Java数据结构与算法4 栈

栈

栈(stack) 是一种先入后出的线性结构
应用：子程序的调用/递归调用/表达式求值(中缀表达式转后缀表达式)/二叉树遍历/图的DFS

使用数组来模拟栈

初始化：top = -1
入栈：top++,stack[top] = data
出栈: int value = stack[top], top–，return value

package com.like.java.data_structure.stack;

// 表示栈结构
public class ArrayStack {
	// 栈的大小
	private int maxSize;
	private int[] stack;
	private int top = -1;
	public ArrayStack(int maxSize)
	{
		this.maxSize = maxSize;
		stack = new int[this.maxSize];
	}
	
	public boolean isFull()
	{
		return top == (maxSize-1);
	}
	
	public boolean isEmpty()
	{
		return top == -1;
	}
	
	public void push(int val)
	{
		if(isFull())
		{
			System.err.println("Full");
			return;
		}
		stack[++top] = val;
	}
	
	public int pop()
	{
		if(isEmpty())
		{
			throw new RuntimeException("Empty Stack,No data");
		}
		return stack[top--];
	}
	
	public void show()
	{
		if(isEmpty())
		{
			throw new RuntimeException("Empty Stack,No data");
		}
		for(int i=top;i>=0;i--)
		{
			System.out.println("stack["+i+"]="+stack[i]);
		}
	}
}

使用链表来模拟栈

package com.like.java.data_structure.stack;
import com.like.java.data_structure.linkedList.Boy;

public class LinkedStack {
	private Boy bottom = new Boy(-1);
	private Boy top = bottom;
	
	public boolean isEmpty()
	{
		return bottom == top;
	}
	
	public void push(Boy boy)
	{
		boy.next = top;
		top = boy;
	}
	
	public Boy pop()
	{
		if(isEmpty())

····················

练习要求 »
把关于栈的文章从“初始化：top = -1”开始，一直到并包括“public ArrayStack(int maxSize)”的部分原样抄写出来。 接下来的记录是另外的材料，和这篇关于栈的文章没有关系。

····················

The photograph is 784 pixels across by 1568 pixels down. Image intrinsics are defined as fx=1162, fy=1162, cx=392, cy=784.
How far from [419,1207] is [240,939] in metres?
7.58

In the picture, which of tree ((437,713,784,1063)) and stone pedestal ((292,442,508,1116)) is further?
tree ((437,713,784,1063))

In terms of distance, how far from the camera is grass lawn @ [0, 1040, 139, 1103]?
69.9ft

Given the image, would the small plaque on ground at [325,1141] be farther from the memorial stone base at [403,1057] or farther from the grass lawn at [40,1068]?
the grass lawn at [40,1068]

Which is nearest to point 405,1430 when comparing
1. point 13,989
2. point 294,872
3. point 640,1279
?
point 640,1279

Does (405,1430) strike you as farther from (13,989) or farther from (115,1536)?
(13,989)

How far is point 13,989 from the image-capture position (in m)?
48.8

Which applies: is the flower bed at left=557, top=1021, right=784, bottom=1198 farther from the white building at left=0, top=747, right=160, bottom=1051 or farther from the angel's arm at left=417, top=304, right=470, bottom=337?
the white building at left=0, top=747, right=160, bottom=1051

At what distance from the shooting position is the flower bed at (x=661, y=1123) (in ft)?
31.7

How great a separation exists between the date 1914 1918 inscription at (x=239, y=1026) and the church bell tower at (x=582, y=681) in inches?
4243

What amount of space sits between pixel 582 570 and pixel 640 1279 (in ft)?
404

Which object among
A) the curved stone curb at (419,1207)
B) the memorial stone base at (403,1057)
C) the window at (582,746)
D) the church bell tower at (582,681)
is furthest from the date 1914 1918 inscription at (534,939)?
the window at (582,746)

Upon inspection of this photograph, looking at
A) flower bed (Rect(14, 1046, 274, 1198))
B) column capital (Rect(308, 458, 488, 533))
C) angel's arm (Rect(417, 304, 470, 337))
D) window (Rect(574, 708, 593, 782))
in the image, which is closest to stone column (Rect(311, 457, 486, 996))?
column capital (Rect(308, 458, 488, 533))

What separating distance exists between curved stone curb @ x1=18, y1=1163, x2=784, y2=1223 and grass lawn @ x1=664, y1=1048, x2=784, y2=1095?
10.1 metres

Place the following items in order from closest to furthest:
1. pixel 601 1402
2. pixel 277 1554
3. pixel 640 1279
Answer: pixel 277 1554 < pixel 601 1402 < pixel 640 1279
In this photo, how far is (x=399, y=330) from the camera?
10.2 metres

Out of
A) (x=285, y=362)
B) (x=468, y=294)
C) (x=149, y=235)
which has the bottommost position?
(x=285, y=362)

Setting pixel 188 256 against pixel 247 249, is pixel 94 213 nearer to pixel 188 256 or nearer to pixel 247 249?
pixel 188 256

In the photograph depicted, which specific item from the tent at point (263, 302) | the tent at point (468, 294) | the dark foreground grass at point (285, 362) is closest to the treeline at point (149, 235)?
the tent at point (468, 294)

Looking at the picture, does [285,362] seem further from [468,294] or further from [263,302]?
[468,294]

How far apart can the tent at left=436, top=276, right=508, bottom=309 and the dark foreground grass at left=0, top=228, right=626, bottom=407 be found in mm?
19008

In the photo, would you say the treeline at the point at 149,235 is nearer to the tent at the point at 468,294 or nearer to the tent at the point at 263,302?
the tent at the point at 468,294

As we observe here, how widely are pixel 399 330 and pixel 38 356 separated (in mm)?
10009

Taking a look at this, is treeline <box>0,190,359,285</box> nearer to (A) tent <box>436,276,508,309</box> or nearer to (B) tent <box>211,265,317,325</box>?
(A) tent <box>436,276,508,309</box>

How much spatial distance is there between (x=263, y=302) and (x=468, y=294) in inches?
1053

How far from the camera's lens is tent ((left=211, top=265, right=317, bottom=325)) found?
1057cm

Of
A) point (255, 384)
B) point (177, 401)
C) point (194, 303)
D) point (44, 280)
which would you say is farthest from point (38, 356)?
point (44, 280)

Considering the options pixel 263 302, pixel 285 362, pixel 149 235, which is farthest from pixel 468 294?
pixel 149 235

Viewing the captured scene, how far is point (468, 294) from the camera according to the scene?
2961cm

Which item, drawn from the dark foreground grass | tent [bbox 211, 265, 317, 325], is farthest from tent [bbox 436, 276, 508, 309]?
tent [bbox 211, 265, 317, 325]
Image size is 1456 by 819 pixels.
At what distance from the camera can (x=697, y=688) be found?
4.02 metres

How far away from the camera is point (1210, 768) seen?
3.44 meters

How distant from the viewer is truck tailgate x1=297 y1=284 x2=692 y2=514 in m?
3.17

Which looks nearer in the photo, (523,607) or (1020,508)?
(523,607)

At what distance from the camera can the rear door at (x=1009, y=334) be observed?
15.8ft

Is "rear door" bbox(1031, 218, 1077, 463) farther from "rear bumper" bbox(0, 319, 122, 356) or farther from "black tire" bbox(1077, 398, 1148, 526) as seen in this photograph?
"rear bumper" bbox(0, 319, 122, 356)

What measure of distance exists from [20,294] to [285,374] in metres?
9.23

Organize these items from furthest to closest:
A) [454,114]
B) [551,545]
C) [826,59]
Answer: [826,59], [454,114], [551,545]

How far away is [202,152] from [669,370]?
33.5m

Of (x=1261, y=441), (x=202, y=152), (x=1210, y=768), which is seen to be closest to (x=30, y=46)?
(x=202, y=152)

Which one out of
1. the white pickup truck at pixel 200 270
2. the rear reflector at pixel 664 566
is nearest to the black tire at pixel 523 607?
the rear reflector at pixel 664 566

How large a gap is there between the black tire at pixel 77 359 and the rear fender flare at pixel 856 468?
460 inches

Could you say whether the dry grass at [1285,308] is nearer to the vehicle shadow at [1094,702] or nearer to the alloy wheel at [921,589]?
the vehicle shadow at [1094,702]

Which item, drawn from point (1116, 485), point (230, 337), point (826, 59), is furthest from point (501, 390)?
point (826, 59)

····················

任务输出 »
初始化：top = -1
入栈：top++,stack[top] = data
出栈: int value = stack[top], top–，return value

package com.like.java.data_structure.stack;

// 表示栈结构
public class ArrayStack {
	// 栈的大小
	private int maxSize;
	private int[] stack;
	private int top = -1;
	public ArrayStack(int maxSize)